_Aufgabe_.
Übertragen Sie die Zeilen von der Zeile mit „Of the two objects“ bis zum Ende der Auflistung, beide Grenzen eingeschlossen, in eine JSON-Liste von Zeichenketten mit einem Eintrag pro Zeile und ohne Leerzeilen.

_Erfasste Angaben_.
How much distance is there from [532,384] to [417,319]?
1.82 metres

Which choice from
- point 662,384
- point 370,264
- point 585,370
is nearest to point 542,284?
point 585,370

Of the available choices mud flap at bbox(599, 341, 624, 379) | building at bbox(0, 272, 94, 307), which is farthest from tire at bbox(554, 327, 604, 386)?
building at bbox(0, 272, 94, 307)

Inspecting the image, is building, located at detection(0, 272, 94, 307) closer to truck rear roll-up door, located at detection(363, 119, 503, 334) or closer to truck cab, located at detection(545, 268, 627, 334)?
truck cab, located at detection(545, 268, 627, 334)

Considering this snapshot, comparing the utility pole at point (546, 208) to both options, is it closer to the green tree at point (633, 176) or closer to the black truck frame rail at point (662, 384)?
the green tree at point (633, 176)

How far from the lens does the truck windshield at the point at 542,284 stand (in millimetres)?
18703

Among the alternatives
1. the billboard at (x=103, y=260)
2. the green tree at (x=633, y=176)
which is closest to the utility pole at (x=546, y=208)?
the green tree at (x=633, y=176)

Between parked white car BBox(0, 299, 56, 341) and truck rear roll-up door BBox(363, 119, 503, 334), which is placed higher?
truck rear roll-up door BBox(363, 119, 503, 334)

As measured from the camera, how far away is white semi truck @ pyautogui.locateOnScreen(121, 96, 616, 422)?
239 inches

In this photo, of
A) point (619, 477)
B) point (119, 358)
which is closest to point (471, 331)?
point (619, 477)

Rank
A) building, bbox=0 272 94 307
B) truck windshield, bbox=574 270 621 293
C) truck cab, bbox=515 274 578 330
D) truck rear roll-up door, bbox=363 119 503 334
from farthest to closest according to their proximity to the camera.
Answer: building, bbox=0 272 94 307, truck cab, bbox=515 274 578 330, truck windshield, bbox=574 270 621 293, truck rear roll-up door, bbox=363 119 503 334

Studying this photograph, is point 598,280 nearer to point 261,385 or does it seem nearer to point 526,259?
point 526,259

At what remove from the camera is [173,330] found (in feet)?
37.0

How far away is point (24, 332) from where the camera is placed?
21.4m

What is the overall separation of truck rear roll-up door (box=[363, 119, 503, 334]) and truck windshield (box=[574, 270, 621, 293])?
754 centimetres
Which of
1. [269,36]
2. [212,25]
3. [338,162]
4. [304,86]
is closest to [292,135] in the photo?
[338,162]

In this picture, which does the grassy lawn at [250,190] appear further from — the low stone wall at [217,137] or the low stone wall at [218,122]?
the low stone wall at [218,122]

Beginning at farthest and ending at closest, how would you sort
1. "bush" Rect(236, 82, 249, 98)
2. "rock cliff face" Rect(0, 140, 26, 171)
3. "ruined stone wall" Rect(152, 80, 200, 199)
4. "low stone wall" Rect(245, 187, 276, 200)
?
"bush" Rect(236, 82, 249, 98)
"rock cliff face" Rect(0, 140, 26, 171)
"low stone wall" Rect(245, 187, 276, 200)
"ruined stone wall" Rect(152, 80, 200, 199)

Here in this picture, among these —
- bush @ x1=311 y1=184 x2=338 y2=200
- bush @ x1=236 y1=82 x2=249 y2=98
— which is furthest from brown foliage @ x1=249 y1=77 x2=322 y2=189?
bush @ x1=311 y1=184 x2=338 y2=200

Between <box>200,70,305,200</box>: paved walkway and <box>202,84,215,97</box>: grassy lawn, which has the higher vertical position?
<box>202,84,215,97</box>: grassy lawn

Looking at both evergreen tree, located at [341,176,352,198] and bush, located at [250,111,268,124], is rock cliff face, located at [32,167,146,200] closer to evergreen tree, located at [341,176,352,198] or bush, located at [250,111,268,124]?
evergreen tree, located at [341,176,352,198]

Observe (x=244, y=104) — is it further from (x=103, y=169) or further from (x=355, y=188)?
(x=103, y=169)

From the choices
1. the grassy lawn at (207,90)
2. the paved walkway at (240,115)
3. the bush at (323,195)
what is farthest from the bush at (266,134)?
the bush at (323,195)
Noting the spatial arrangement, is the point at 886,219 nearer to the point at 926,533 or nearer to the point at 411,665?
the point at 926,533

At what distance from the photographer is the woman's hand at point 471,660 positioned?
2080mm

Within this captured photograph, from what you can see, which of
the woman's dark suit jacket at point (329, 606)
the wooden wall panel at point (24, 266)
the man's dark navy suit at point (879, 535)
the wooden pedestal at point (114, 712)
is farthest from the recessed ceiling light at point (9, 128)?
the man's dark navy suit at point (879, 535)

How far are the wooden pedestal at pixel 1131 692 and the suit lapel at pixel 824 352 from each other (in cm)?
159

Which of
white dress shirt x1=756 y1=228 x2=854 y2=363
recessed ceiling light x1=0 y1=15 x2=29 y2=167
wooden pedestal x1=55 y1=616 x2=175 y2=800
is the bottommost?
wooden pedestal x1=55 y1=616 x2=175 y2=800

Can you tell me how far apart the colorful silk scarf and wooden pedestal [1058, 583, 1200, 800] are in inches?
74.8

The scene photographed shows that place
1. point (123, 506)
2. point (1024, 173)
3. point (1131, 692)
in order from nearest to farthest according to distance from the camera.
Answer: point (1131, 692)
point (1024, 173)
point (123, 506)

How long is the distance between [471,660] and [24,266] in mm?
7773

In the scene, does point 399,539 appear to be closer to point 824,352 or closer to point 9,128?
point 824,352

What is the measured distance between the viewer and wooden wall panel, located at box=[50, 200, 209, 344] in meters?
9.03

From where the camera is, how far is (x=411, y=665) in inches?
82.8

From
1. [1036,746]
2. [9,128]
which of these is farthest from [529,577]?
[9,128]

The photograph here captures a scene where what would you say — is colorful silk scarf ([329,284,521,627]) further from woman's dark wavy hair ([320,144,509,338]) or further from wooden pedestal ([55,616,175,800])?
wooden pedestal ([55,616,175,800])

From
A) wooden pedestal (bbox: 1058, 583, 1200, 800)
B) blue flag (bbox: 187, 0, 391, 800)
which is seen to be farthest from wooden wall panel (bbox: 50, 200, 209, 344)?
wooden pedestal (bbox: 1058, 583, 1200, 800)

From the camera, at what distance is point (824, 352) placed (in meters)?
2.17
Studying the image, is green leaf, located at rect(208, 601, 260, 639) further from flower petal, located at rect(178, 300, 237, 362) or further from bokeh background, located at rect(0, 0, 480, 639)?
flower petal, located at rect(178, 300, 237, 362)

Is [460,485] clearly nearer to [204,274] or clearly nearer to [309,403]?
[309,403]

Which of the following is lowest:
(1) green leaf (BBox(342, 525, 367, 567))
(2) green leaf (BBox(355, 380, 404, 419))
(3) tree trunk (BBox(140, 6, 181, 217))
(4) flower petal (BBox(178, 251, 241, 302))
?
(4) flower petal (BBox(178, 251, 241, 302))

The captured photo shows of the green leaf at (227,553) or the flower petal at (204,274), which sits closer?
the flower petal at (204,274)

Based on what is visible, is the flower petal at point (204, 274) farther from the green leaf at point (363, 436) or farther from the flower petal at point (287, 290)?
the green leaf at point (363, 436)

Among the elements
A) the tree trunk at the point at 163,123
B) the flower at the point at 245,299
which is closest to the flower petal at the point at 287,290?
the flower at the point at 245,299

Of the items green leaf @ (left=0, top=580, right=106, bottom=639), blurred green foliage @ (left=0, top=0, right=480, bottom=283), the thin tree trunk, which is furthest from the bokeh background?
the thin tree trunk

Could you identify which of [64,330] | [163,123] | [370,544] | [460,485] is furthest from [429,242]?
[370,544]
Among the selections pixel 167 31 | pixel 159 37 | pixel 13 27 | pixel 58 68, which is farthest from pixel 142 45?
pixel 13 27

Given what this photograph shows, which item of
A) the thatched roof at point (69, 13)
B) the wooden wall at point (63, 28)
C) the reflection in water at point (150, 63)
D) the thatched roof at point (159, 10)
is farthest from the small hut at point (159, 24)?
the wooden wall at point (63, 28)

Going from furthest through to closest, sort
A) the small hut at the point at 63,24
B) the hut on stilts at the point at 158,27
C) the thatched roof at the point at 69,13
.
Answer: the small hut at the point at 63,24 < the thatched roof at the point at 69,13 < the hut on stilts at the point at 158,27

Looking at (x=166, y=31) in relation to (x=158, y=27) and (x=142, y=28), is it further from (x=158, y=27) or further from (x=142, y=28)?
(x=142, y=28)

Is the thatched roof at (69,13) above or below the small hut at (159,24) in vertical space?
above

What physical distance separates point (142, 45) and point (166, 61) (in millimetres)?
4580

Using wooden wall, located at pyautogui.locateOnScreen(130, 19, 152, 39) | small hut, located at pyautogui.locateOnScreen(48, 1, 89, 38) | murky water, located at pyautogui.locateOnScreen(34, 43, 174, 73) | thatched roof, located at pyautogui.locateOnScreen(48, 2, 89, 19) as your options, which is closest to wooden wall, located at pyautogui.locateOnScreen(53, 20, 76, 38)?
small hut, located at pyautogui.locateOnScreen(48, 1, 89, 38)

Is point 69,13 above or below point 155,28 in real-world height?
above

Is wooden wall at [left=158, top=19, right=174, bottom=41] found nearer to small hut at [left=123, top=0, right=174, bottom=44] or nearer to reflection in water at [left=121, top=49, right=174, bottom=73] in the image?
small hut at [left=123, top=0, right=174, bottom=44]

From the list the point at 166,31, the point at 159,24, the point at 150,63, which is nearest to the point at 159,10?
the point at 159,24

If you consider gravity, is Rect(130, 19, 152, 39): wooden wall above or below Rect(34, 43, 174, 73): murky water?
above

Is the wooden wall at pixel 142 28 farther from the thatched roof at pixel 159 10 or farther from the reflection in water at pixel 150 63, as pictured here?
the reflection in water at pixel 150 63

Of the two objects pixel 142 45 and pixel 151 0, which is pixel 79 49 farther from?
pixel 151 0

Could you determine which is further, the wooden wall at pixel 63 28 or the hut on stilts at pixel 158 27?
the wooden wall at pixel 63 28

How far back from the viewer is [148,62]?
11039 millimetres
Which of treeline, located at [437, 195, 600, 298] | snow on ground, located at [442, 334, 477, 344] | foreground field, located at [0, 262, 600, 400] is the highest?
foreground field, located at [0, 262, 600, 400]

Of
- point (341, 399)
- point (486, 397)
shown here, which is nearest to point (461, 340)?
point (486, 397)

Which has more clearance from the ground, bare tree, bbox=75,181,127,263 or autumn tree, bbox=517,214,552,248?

_Endergebnis_.
[
  "Of the two objects pixel 142 45 and pixel 151 0, which is pixel 79 49 farther from?",
  "pixel 151 0",
  "Could you determine which is further, the wooden wall at pixel 63 28 or the hut on stilts at pixel 158 27?",
  "the wooden wall at pixel 63 28",
  "How far back from the viewer is [148,62]?",
  "11039 millimetres",
  "Which of treeline, located at [437, 195, 600, 298] | snow on ground, located at [442, 334, 477, 344] | foreground field, located at [0, 262, 600, 400] is the highest?",
  "foreground field, located at [0, 262, 600, 400]",
  "Of",
  "- point (341, 399)",
  "- point (486, 397)",
  "shown here, which is nearest to point (461, 340)?",
  "point (486, 397)",
  "Which has more clearance from the ground, bare tree, bbox=75,181,127,263 or autumn tree, bbox=517,214,552,248?"
]